Golden shimmer using a roller
The client and investor were so enthusiastic about the idea of the airy curtain and the relief that they wanted to emphasize the artistic approach even more. The result is golden: The nightclub cube was given a luminous coating of KEIM Royalan in gold. This mineral-based façade paint was specifically designed for tropical climates, as well as being durable, lightfast, water-repellent, vapour-permeable and it produces a matt, velvety surface. In other words, it has a quality that visually underlines the effect of the golden pigmentation: a soft shimmer covers the plastically shaped façade, which placed very special demands on how the paint was applied. After all, the large number of joints, folds and curves as well as the decorative elements were supposed to present the appearance of a uniform, allencompassing colour. Almost all of the paint itself was applied using a roller directly onto the concrete panels, which partially levelled the surfaces before the final coat of paint. Joints were smoothed out with special joint brushes; in most cases, the large number of projections and recesses and the three-dimensional shape of the base structure required careful work. In line with Asian practice, no scaffolding was used on the façades. The painters used ropes hanging from the eaves like the professional climbers who work in industry.

A luminous accent, even at night
Whilst the façade that faces the central square shimmers almost entirely in gold, only a fraction of the side façades is gold, the rear of the nightclub is not gold at all. The full effect only becomes clear from a bird's eye view when the surfaces unite. 

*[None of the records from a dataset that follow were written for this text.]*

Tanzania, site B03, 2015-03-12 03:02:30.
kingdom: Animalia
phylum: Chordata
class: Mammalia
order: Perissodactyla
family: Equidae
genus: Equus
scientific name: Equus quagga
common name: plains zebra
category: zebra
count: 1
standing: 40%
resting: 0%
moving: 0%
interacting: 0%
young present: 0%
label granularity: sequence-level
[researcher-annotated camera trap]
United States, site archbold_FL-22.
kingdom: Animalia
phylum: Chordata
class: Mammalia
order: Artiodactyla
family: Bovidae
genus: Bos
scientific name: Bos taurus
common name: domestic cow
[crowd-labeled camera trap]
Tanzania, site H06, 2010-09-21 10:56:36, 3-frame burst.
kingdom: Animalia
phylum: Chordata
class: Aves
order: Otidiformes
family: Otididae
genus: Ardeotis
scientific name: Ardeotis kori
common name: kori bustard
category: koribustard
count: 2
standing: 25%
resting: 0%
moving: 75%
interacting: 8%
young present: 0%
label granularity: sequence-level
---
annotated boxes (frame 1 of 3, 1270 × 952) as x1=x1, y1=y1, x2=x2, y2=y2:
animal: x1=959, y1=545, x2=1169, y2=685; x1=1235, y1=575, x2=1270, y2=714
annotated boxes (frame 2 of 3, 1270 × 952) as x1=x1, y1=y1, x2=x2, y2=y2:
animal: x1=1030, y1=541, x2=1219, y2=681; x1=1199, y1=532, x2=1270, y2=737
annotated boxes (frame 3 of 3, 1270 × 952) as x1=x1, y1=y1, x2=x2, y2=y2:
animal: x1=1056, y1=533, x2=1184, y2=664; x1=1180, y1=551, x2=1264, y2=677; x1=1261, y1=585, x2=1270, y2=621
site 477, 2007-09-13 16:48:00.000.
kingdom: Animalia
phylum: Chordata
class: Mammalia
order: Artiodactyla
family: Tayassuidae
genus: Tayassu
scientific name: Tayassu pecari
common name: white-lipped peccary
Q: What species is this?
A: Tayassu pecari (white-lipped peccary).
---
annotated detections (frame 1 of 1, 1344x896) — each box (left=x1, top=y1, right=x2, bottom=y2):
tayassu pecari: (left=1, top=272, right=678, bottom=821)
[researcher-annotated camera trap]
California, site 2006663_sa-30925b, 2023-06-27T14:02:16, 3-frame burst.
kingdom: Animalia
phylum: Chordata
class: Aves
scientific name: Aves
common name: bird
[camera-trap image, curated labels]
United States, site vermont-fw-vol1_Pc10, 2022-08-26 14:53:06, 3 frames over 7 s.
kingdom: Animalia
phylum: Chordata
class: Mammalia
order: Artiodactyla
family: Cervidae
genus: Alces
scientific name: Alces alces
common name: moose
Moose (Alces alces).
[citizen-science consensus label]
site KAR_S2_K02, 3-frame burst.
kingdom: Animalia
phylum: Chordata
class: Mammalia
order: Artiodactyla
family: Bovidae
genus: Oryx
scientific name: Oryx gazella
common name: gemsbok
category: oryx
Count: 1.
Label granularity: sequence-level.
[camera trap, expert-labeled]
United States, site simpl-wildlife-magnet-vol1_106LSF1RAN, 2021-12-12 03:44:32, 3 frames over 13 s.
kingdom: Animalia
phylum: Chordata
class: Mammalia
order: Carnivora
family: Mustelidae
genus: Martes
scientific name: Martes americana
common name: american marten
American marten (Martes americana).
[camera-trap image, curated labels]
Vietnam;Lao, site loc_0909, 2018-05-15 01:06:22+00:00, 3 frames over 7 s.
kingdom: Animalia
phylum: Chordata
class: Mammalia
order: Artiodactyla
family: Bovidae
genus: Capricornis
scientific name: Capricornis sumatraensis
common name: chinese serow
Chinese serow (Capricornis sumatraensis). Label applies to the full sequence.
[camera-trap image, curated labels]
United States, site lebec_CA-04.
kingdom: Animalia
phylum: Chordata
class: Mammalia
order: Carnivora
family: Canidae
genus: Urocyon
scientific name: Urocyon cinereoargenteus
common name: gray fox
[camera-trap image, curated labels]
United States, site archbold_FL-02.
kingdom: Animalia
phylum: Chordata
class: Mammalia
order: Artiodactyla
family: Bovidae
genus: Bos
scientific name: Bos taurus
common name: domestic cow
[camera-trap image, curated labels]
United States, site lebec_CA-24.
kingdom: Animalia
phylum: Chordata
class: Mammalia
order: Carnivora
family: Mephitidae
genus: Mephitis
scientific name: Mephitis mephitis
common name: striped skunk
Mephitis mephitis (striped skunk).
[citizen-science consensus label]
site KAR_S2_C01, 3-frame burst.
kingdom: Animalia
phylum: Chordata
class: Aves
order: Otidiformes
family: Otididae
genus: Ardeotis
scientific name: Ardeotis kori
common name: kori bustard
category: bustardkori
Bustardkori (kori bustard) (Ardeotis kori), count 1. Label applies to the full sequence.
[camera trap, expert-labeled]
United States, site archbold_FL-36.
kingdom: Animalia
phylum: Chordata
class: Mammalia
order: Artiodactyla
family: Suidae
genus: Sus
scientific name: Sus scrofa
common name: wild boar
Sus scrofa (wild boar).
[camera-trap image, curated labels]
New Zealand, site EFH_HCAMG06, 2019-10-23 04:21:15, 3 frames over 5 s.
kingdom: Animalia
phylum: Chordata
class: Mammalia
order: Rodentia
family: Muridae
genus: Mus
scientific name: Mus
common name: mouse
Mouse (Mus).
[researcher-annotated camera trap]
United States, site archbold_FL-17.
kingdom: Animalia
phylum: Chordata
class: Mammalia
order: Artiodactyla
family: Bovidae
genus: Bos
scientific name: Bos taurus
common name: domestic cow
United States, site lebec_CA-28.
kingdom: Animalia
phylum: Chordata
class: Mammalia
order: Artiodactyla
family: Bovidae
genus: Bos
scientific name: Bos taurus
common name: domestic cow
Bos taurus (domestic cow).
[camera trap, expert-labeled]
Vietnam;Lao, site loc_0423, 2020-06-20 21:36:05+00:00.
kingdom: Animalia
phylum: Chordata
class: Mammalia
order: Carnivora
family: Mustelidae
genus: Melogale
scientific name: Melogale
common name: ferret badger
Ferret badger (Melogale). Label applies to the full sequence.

Situated in the approach corridor of the airport, the gold areas combine to create a large, circular advertising area that attracts the attention of passengers from all over the world. At night this effect is even more intense: whilst the white façades are illuminated by floor lighting that emphasises the relief, downlights accentuate the golden façade areas – this creates the astonishing impression of encountering an early morning sunbeam in the dark.